◆ Work instructions
Exact copy, pictures omitted: the line holding "phylum: Chordata" and every line after it down to the end of the entries.

---------- Information provided ----------

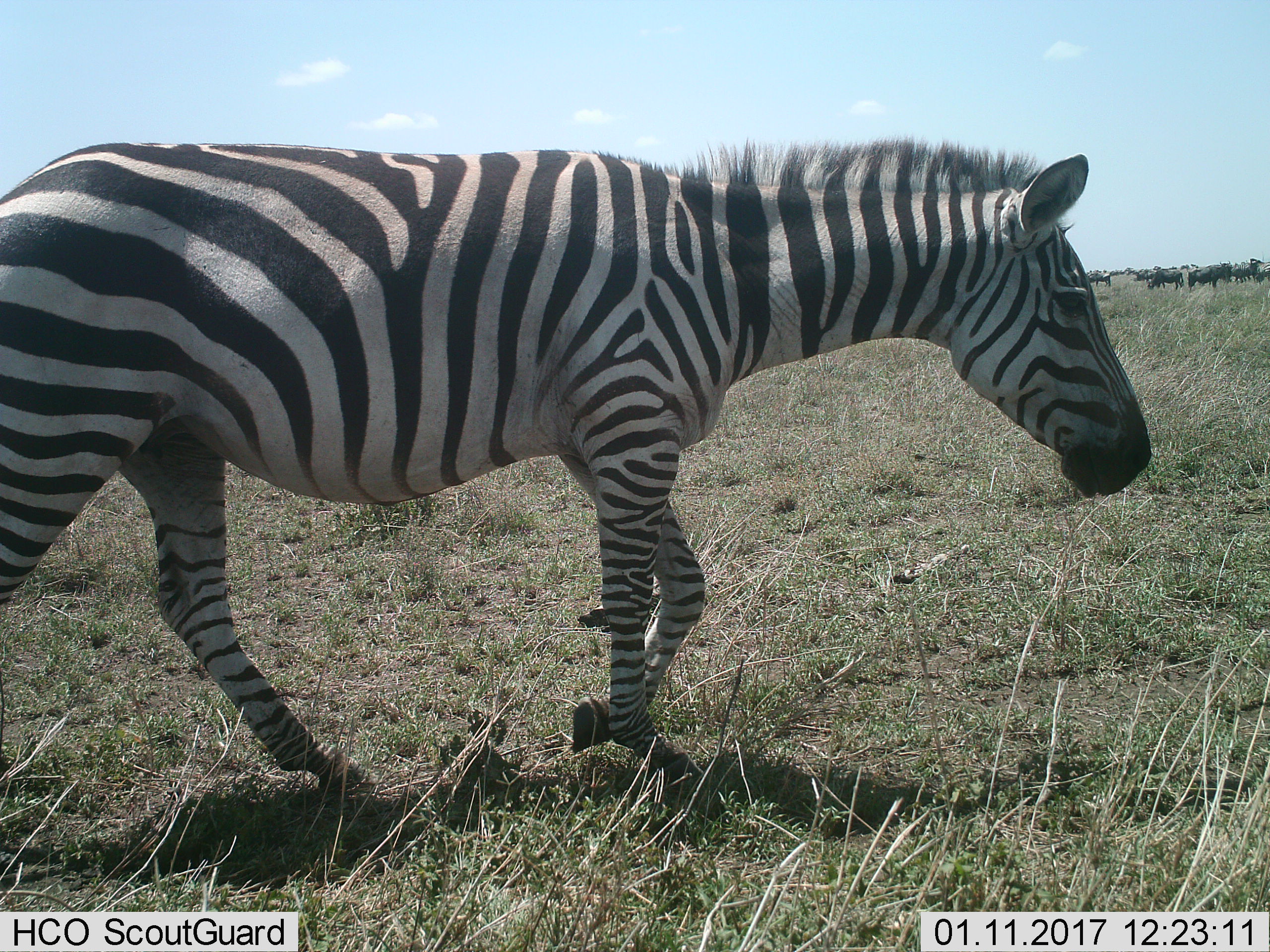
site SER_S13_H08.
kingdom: Animalia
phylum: Chordata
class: Mammalia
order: Perissodactyla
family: Equidae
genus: Equus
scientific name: Equus quagga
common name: plains zebra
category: zebraplains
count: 1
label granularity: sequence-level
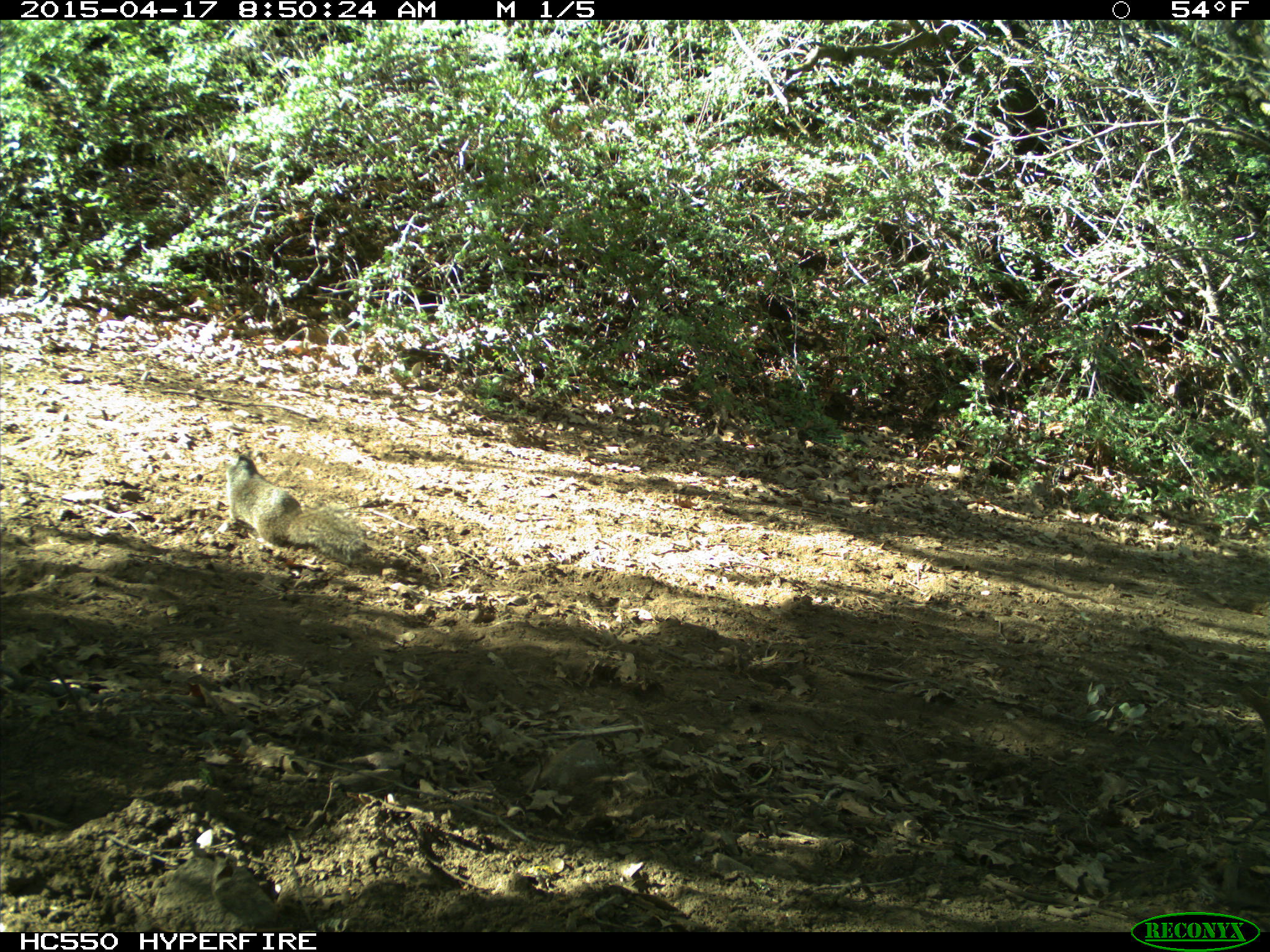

----------

◆ Answer box
phylum: Chordata
class: Mammalia
order: Perissodactyla
family: Equidae
genus: Equus
scientific name: Equus quagga
common name: plains zebra
category: zebraplains
count: 1
label granularity: sequence-level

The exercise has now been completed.